With a $15billion installed base in process automation systems worldwide, Honeywell knows the importance of continuity and to this end Experion draws together all its existing distributed control systems - TDC (oil and petrochemical), TPS (Total Plant Solutions, chemicals), Alcont (pulp and paper), PlantScape (for fine chemicals and batch) and other systems - all within a single, scaleable system architecture.
But PKS is clearly intended to go beyond the DCS level. According to John O'Higgins, vice president of Honeywell Industry Solutions EMEA, 'Experion is making a link for the first time from the plant level control systems to the business level'. Apart from the company's DCS expertise, the PKS system incorporates Foundation fieldbus, Abnormal Situation Management, asset management and information management technologies.
Linking all these together, while still retaining the integrity of existing 'legacy' systems, is no easy task but Honeywell has developed a Distributed Server Architecture (DSA) to provide the 'glue'. DSA is a data transmission technique that integrates multiple servers to form large control systems and optimise traffic around control centres. Peter Zornio, director of product marketing, says DSA 'means data needs building only once and can be distributed anywhere geographically. It gives one single view of the whole system as though it were a local system.'
New elements within Experion PKS include a new family of I/O, a new controller, the C200, and prebuilt applications stemming from the best practices established by the ASM Consortium.
At the control network level Experion currently uses ControlNet, but the PKS system 'backbone' is Honeywell's new, patent-pending Fault-Tolerant Ethernet technology.

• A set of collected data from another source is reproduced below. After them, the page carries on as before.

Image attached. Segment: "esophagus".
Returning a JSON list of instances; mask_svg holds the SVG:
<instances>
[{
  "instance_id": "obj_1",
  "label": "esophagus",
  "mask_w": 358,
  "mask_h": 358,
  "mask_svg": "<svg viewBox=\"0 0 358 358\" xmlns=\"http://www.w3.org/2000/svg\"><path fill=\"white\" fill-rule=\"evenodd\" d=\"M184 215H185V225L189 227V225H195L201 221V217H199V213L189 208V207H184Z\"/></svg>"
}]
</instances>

According to Zornio, 'using off-the-shelf devices and switches, we have developed a redundancy scheme for Ethernet that is hardware and application transparent.' That said, however, Zornio also offers his opinion that the de facto plant level network of the future will be OPC DX, if only because that's what other manufacturers seem agreed on at the moment.
Other key features of the PKS platform include a consistent Web-based approach to HMI displays. This uses Microsoft's Internet Explorer browser technology, with native HTML serving as the file type for all displays. An example of how 'industry knowledge' is being brought to bear is the Loop Scout. This is a diagnostic tool based on an analysis of 180 000 control loops worldwide. Similarly, the APC Scout can help maintain advanced process control functions at their optimum performance.
The first major implementation of Experion PKS is likely to be in the petro-chemical industry. ExxonMobil Chemical last month announced that it has selected Honeywell Industry Solutions to upgrade its process control systems at multiple sites in Europe and North America in a 'multi-year migration programme'. Honeywell plans to replace the earlier PMX control systems - based on TDC 2000 DCS systems and installed in the 1970s and '80s - with its latest technology.
To further emphasis its broadening horizons, Honeywell has announced an agreement with WAM Systems to deliver 'Business.FLEX value chain management', a supply chain planning solution for chemical and petrochemical producers.